Interruptions to sedentary time in domestic and leisure settings could be achieved through different strategies. A simple message that is both practical and consistent with epidemiologic evidence39, would be to stand up and move after 30 min of uninterrupted sitting. Light-intensity activities could be encouraged to interrupt sedentary time (e.g., standing up while talking on the phone or during TV commercials). Reviews of intervention studies suggest that a multi-component approach may be beneficial36,40. This might consist of behaviour change techniques based on motivational interviewing and goal setting;41 the use of mobile phone apps shown to reduce sedentary behaviour in leisure settings42; and information to increase knowledge of the independent effects of sedentary behaviour and physical activity on wellbeing. However, in one trial, four individual theory-based counselling sessions delivered over 6 months did not increase the number of sedentary interruptions43, suggesting that counselling may need to be complemented with other strategies, such as electronic reminders to stand up and move. Another trial utilising a combination of face-to-face counselling sessions, phone calls and newsletters reported significant increases in the number of steps taken during TV commercials over 6 months44. Thus, both the frequency and type of contact with study participants appears to impact intervention adherence.
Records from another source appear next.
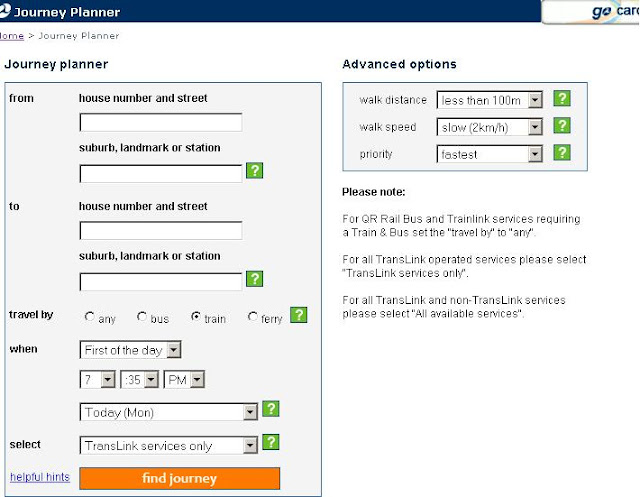 Journey Planner

go card

Home > Journey Planner

Journey planner

from
house number and street

suburb, landmark or station
?

to
house number and street

suburb, landmark or station
?

travel by
any
bus
train
ferry
?

when
First of the day
7
:35
PM
Today (Mon)
?

select
TransLink services only
?

helpful hints
find journey

Advanced options

walk distance
less than 100m
?
walk speed
slow (2km/h)
?
priority
fastest
?

Please note:

For QR Rail Bus and Trainlink services requiring a Train & Bus set the "travel by" to "any".

For all TransLink operated services please select "TransLink services only".

For all TransLink and non-TransLink services please select "All available services".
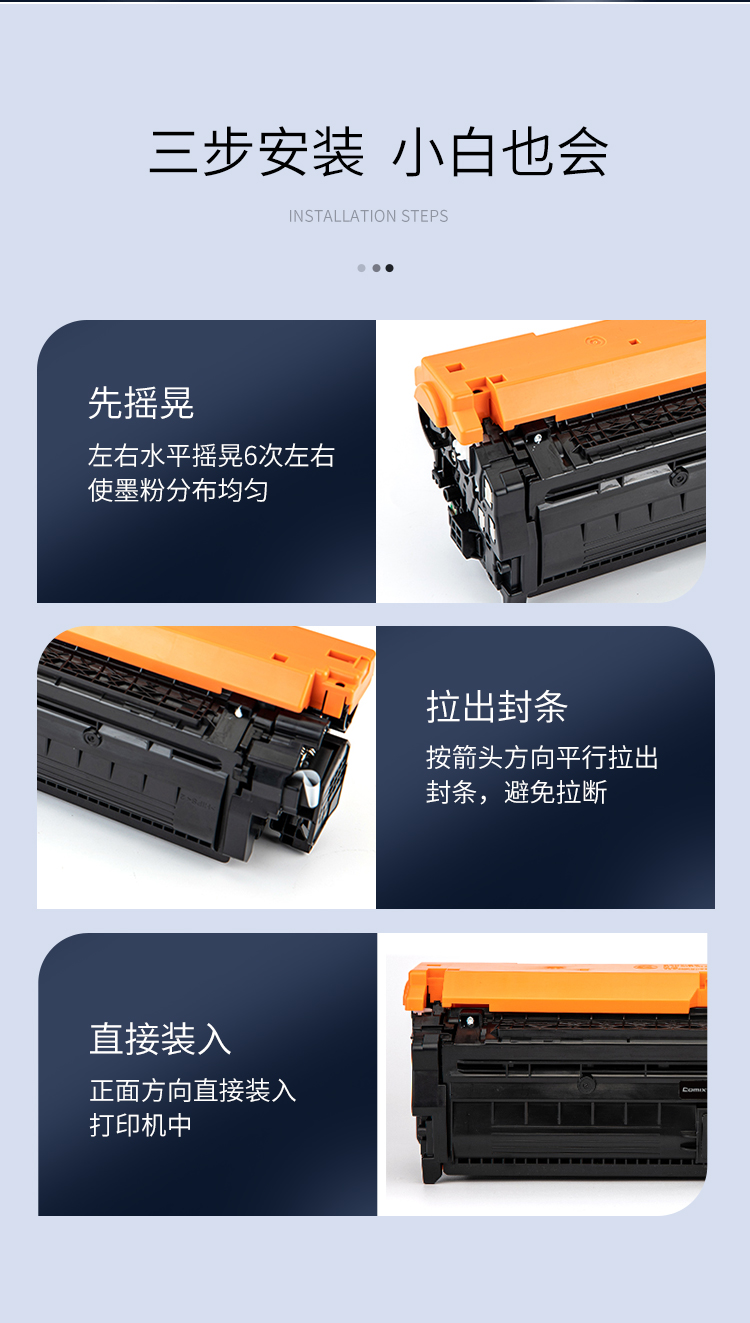 三步安装 小白也会

INSTALLATION STEPS

先摇晃

左右水平摇晃6次左右使墨粉分布均匀

拉出封条

按箭头方向平行拉出封条，避免拉断

直接装入

正面方向直接装入打印机中

Comix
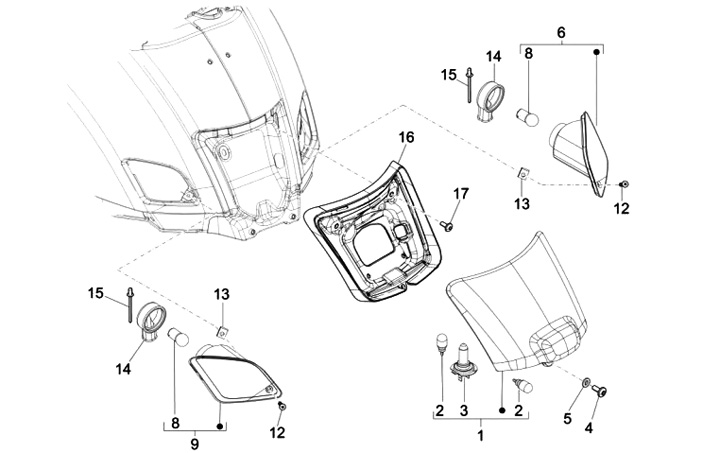 6
14
8
15
16
17
13
12
15
13
14
8
12
9
2
3
2
1
5
4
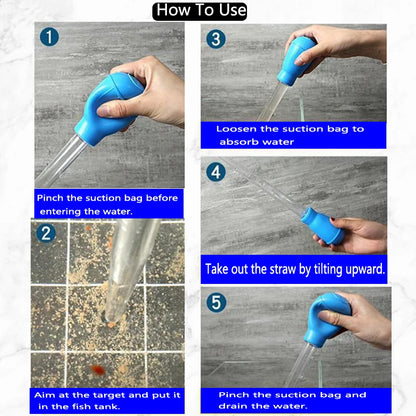 How To Use

1

Pinch the suction bag before entering the water.

2

Aim at the target and put it in the fish tank.

3

Loosen the suction bag to absorb water

4

Take out the straw by tilting upward.

5

Pinch the suction bag and drain the water.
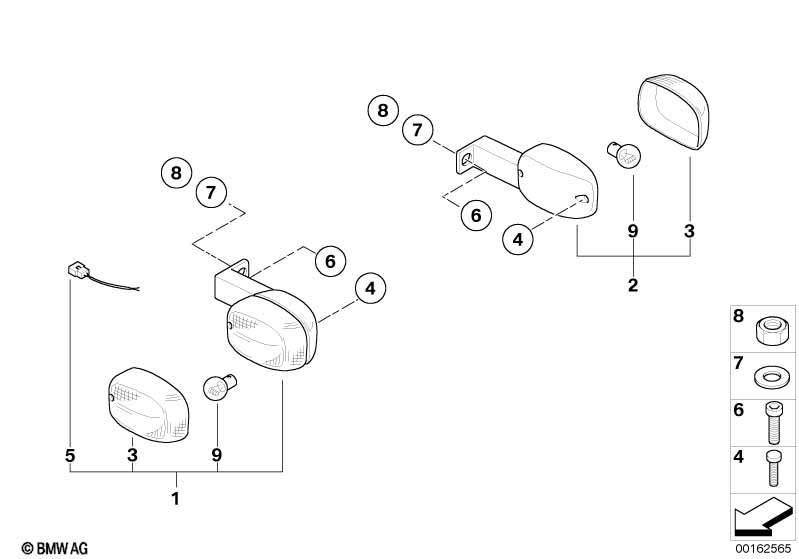 8
7
6
4
9
3
2
8
7
6
4
5
3
9
1
8
7
6
4
© BMW AG
00162565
Strengths of the study include the large participant sample, and the unique inclusion of a question to assess interruptions to sedentary behaviour. The main study limitation is the cross-sectional design, which does not enable the direction of these relationships to be established. The findings of a recent Mendelian Randomisation study suggests that sedentary behaviour may be causally related to depression45; experimental studies are a logical next step in testing these relationships. The sedentary interruptions question specified the frequency (every 30 min) but not the duration of the interruptions. This is a possible limitation, as the duration of these interruptions could (potentially) impact mental health outcomes. The exposures and outcome were self-reported, not objectively measured; thus, both sedentary behaviour and depression/anxiety symptoms may have been underestimated. Moreover, the use of antianxiety and antidepressant medication was not assessed in the questionnaire, which meant we could not adjust for possible differences in psychotropic drug use. Finally, some residual confounding may exist, as socio-economic status (i.e., income and education) were not directly assessed in the survey, and therefore could not be included as covariates in the analyses.
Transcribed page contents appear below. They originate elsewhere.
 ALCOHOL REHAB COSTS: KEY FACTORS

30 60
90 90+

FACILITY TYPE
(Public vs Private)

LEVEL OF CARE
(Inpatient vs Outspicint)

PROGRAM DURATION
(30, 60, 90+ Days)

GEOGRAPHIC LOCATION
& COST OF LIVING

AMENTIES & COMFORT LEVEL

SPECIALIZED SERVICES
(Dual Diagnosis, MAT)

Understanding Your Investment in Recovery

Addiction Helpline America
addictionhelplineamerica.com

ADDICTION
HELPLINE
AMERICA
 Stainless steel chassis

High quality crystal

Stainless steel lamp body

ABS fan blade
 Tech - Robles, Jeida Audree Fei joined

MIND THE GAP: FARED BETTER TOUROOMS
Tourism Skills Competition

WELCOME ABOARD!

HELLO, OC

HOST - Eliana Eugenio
In conclusion, these findings suggest that higher volumes of sedentary behaviour in leisure-time contexts increase the odds of frequent symptoms of depression and anxiety, while frequent interruptions to extended sitting/reclining in this context may reduce the odds that these symptoms will occur. Prospective studies of these relationships are needed, preferably using objective measures of sedentary behaviour. Future trials could examine effects on depression following interventions to reduce total sedentary time and increase the number of interruptions to sedentary behaviour. These strategies could be compared to conventional aerobic or strength training interventions that have previously been shown to be efficacious46. A better understanding of the neurobiology underlying relationships of sedentary behaviour and depression/anxiety is also needed. Neuroimaging techniques and blood analyses could explore speculative mechanisms, including neurogenesis, blood flow changes, and glycemic variability47.